◆ **Exercise requirements**
(a) In the reply about naming zones in logical actions, what two values does the writer say "datapath" would be limited to?
(b) Write a continuation of the reply about naming zones in logical actions, picking up right after its last sentence.

I see the question now. I don't have a good answer. One way to look at it
would be that a "zone" is an internal implementation detail and should not
be seen in a action of logical flow. But we can then say that we could
rename "zone" as "datapath" in the logical action.  But, then we would be
limiting it to 2 anyway (datapath=lswitch or datapath=lrouter), because
that is all that I can think about - in which case we are inferring it with
the current patch anyway.  I did start with passing this as an argument to
ct_lb, but could not think about a good name. I then decided that for a
stateful OVS action, you probably cannot make a very general purpose
logical action.  Do you have an opinion? I will go with that.

◆ **Entries provided**
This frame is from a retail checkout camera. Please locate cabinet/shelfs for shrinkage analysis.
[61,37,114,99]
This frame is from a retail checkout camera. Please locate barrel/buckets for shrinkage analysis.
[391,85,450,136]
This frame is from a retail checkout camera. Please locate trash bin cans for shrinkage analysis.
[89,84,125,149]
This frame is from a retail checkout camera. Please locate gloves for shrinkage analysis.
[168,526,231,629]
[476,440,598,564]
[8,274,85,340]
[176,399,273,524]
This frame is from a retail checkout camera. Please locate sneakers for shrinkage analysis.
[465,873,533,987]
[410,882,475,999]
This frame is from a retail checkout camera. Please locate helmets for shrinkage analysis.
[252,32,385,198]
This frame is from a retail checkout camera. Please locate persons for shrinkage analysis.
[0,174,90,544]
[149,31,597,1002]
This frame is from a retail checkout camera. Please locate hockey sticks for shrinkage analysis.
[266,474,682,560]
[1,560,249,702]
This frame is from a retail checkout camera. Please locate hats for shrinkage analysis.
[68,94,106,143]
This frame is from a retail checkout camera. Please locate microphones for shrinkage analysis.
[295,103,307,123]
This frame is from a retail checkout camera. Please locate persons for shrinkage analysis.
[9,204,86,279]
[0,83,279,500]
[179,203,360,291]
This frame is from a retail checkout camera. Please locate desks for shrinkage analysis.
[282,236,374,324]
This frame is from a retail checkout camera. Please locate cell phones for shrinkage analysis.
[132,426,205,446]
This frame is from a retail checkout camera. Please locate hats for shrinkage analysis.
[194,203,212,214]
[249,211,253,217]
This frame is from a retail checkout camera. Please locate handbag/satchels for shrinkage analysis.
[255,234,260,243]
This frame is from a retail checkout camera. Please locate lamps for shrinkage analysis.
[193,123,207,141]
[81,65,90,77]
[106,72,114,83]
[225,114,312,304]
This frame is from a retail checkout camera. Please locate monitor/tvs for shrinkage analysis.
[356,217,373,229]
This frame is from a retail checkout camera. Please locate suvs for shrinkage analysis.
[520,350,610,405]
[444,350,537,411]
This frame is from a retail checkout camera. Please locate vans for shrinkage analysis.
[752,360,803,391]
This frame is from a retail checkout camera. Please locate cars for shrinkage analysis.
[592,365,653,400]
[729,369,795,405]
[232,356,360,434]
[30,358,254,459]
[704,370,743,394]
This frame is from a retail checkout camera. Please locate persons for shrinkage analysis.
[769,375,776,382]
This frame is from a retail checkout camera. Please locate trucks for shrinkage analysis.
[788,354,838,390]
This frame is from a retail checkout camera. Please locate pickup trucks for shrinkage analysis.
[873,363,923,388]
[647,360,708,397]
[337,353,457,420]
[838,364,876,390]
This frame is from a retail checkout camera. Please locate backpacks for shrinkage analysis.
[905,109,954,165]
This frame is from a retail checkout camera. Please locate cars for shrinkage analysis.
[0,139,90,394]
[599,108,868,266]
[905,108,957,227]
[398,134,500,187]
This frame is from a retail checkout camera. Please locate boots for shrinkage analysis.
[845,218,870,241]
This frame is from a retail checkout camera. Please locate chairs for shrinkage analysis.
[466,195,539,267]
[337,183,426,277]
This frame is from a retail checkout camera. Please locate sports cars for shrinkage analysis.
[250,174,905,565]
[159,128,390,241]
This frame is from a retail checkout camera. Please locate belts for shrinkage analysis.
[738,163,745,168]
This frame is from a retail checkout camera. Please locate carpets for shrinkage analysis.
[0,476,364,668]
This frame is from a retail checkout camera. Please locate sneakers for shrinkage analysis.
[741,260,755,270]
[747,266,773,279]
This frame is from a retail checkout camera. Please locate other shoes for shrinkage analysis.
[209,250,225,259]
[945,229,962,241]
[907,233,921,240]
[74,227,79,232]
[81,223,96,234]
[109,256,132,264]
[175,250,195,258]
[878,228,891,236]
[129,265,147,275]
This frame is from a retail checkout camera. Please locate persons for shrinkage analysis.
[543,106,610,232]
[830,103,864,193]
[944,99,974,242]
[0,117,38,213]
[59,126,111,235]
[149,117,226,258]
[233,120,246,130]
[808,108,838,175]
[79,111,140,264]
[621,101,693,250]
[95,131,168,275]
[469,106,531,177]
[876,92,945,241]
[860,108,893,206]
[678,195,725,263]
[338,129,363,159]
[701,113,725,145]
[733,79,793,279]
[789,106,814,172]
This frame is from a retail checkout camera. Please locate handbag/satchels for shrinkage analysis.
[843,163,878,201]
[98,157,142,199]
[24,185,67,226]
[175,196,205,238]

◆ **Answers per task**
(a) datapath=lswitch or datapath=lrouter

(b)
Ben Pfaff Sept. 9, 2016, 3:59 p.m. UTC | #5
On Tue, Aug 30, 2016 at 03:04:44PM -0700, Guru Shetty wrote:
> On 30 August 2016 at 14:50, Ben Pfaff <blp@ovn.org> wrote:
> 
> > On Tue, Aug 30, 2016 at 01:42:06PM -0700, Guru Shetty wrote:
> > > On 30 August 2016 at 13:03, Ben Pfaff <blp@ovn.org> wrote:
> > >
> > > > On Tue, Aug 23, 2016 at 02:46:17AM -0700, Gurucharan Shetty wrote:
> > > > > Currently ct_lb() logical action is only added for a logical switch
> > and
> > > > > we use the conntrack zone allocated for the logical port.  A future
> > > > commit
> > > > > will use ct_lb() for a logical router too.  In that case, use the
> > > > allocated
> > > > > DNAT zone.
> > > > >
> > > > > Signed-off-by: Gurucharan Shetty <guru@ovn.org>
> > > >
> > > > Can you help me to understand why the desired behavior is different in
> > > > each of these cases?
> > > >
> > >
> > > Currently we do the following conntrack zone allocations.
> > > 1. A conntrack zone for each logical port. This has to be unique only per
> > > hypervisor. We use this zone to do both firewall and east-west
> > > load-balancing.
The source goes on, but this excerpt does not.